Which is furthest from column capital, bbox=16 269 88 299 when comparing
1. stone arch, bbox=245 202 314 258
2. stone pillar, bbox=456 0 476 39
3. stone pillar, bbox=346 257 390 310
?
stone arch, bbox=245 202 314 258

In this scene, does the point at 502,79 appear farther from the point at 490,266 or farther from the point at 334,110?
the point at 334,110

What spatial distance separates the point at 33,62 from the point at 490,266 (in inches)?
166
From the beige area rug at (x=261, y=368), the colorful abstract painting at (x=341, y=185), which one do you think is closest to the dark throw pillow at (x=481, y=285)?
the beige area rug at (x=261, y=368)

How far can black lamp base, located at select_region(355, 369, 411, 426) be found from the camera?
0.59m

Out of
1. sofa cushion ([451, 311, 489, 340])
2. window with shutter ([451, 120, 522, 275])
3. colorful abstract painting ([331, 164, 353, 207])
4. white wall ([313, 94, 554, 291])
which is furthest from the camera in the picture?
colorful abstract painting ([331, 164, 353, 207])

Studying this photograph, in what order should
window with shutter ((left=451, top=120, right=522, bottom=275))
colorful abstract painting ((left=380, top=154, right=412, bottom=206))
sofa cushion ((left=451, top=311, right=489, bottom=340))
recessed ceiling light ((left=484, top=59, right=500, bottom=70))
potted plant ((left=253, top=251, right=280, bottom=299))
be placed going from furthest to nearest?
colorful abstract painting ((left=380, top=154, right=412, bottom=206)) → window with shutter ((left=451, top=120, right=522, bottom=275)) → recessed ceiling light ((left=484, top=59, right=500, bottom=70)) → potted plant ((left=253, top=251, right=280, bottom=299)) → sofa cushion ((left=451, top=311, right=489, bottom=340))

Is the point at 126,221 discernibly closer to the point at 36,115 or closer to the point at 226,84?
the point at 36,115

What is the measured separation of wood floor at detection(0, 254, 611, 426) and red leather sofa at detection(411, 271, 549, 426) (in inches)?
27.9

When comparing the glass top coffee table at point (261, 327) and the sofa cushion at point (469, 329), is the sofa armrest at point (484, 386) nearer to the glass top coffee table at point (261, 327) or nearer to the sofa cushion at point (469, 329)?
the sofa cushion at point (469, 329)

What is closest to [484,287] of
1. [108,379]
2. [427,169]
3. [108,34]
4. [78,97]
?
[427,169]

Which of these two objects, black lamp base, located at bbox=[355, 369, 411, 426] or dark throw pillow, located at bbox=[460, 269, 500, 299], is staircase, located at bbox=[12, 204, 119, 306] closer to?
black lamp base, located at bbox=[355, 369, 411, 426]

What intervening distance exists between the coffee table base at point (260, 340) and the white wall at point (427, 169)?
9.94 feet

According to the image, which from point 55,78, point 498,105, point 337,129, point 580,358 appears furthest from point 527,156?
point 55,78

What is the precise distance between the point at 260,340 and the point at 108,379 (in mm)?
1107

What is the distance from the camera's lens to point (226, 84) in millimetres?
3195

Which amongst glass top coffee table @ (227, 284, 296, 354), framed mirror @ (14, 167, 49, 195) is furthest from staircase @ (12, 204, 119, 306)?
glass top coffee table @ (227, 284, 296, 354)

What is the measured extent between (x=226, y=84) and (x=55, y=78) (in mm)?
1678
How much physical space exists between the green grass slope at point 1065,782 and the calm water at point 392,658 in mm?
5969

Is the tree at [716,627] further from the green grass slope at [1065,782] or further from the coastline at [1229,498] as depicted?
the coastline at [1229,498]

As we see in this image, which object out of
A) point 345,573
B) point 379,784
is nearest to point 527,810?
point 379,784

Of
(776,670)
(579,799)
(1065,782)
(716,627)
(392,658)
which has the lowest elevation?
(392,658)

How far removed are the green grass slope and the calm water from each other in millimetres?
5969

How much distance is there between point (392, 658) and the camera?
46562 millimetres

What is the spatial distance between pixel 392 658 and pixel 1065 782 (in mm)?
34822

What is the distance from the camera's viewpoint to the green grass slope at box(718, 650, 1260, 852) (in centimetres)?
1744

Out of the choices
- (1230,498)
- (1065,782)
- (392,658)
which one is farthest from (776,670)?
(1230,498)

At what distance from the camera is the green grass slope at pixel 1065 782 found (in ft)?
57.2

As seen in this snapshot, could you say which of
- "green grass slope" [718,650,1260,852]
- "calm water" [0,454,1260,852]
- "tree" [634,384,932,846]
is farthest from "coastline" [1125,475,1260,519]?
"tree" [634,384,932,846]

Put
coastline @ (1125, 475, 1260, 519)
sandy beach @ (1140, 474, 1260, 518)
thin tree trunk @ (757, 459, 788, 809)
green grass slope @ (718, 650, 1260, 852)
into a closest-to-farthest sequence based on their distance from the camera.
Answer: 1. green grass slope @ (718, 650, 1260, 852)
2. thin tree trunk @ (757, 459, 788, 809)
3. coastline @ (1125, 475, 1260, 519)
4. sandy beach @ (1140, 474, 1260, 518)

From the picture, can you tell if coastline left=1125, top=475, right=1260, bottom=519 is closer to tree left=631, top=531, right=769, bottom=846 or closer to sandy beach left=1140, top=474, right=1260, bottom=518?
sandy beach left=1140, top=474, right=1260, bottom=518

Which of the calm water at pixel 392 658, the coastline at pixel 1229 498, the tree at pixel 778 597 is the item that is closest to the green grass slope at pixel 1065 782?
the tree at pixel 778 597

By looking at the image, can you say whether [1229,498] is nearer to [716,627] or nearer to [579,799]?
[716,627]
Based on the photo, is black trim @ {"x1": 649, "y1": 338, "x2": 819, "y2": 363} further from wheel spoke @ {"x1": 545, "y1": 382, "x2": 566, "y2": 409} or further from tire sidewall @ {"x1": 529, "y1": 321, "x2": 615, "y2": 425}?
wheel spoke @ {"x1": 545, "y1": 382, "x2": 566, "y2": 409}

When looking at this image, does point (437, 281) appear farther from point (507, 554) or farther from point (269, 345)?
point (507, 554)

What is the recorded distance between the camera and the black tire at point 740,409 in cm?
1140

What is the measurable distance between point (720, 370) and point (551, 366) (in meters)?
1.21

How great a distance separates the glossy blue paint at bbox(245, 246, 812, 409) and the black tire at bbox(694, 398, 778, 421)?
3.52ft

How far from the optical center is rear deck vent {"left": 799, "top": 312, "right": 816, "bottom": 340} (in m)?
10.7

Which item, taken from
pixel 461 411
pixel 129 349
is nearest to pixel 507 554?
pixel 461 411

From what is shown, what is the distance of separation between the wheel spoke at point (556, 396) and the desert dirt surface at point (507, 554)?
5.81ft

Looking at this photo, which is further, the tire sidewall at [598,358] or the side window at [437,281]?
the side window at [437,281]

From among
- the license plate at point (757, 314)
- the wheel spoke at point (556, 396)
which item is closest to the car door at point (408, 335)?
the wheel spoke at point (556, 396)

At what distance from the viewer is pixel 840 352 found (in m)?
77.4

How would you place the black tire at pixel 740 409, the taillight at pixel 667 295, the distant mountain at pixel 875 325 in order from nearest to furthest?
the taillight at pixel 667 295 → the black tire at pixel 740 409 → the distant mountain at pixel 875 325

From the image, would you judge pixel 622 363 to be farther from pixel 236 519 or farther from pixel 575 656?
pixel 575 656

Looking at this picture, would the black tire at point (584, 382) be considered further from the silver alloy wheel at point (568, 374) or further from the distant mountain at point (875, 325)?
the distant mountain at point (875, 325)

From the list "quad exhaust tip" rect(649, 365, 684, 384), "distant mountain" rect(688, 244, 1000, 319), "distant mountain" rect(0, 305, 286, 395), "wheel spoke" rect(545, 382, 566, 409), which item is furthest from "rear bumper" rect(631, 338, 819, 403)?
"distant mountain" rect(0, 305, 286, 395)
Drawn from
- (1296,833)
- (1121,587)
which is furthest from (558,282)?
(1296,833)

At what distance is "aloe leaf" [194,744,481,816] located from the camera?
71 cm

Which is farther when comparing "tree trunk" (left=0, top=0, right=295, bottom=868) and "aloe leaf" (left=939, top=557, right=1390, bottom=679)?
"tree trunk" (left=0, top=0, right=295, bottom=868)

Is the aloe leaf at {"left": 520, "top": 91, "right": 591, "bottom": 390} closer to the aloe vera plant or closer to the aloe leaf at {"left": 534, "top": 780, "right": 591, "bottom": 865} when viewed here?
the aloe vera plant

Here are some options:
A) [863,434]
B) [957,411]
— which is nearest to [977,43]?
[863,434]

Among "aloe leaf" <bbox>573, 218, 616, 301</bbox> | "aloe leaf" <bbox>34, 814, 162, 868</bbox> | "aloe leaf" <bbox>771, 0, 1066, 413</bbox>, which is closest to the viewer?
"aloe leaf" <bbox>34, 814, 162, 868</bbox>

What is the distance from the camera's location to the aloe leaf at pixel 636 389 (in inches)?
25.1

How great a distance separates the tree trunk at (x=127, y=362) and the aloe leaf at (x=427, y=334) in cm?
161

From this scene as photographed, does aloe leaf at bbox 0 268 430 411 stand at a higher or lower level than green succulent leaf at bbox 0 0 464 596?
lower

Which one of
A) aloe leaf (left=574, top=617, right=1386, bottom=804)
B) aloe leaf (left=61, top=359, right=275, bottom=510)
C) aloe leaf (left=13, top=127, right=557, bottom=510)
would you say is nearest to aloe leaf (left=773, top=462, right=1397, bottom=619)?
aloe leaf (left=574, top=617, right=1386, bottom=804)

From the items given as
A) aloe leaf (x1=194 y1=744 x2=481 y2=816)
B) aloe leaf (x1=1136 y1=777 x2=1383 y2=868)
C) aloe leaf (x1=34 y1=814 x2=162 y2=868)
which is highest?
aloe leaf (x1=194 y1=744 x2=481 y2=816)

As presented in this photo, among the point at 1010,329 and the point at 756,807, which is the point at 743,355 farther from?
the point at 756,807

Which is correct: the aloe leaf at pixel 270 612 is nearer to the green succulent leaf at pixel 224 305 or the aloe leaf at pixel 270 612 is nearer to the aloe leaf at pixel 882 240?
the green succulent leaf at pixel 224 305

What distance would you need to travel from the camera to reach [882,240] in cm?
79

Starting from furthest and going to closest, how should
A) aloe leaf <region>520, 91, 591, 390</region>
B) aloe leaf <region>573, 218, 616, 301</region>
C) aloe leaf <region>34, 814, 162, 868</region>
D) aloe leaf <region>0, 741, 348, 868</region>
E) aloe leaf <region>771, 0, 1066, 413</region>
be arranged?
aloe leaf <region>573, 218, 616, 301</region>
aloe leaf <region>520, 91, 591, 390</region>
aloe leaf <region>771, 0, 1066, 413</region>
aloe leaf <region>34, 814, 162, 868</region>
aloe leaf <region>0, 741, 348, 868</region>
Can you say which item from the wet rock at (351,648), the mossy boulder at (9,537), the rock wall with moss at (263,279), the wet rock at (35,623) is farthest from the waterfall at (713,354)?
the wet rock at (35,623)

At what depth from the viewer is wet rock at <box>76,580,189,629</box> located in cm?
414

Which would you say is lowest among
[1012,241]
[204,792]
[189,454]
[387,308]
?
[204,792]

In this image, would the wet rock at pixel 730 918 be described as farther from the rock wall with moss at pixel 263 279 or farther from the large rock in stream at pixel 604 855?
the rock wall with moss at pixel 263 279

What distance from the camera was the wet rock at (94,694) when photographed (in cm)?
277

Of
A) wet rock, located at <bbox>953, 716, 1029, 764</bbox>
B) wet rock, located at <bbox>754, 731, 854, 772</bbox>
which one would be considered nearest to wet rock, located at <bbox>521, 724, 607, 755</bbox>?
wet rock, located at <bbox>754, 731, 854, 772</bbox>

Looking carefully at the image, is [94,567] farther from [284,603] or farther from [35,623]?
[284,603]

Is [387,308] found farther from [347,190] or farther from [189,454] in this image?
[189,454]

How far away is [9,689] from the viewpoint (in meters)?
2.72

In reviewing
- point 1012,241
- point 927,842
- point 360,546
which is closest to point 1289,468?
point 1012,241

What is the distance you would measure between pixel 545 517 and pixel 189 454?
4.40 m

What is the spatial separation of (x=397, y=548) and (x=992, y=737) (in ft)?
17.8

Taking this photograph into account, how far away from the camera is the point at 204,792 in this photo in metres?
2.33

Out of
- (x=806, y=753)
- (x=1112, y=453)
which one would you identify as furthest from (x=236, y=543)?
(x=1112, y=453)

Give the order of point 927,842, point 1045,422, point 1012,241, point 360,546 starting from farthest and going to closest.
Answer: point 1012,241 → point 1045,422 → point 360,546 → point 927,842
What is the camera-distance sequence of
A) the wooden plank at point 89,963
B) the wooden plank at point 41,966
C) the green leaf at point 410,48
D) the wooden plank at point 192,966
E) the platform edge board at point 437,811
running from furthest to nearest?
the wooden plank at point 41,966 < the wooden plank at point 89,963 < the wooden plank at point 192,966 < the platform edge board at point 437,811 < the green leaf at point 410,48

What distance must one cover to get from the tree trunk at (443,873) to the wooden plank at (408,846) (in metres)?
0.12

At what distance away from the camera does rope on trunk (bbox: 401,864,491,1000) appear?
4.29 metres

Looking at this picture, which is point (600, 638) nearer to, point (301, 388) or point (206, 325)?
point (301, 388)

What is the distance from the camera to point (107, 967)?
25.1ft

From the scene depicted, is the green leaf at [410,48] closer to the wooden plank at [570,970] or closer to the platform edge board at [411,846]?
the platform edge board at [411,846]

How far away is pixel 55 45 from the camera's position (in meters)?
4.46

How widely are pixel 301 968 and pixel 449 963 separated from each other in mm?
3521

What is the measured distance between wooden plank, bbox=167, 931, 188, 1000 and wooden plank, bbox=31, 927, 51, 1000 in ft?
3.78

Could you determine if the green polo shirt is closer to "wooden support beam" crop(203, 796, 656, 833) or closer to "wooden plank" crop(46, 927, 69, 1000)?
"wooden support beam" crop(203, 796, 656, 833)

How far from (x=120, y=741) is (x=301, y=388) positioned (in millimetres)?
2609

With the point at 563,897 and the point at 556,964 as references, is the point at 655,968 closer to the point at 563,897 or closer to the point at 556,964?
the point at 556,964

* [STATED EXERCISE]
Copy out every line from the one containing "What distance must" to the end of the material, both ends included.

* [CORRECT ANSWER]
What distance must one cover to get from the tree trunk at (443,873) to the wooden plank at (408,846) (in metres)?
0.12

At what distance away from the camera does rope on trunk (bbox: 401,864,491,1000) appear?
4.29 metres

Looking at this picture, which is point (600, 638) nearer to, point (301, 388) or point (206, 325)?
point (301, 388)

What is the distance from the camera to point (107, 967)?
25.1ft

From the scene depicted, is the green leaf at [410,48] closer to the wooden plank at [570,970] or closer to the platform edge board at [411,846]?
the platform edge board at [411,846]

How far away is pixel 55 45 from the camera's position (in meters)?
4.46

How widely are pixel 301 968 and pixel 449 963 separated from each other in mm?
3521

What is the measured distance between wooden plank, bbox=167, 931, 188, 1000 and wooden plank, bbox=31, 927, 51, 1000 in ft?
3.78

Could you determine if the green polo shirt is closer to "wooden support beam" crop(203, 796, 656, 833) or closer to "wooden plank" crop(46, 927, 69, 1000)?
"wooden support beam" crop(203, 796, 656, 833)

How far from (x=120, y=741) is (x=301, y=388) positioned (in millimetres)?
2609

With the point at 563,897 and the point at 556,964 as references, is the point at 655,968 closer to the point at 563,897 or closer to the point at 556,964?
the point at 556,964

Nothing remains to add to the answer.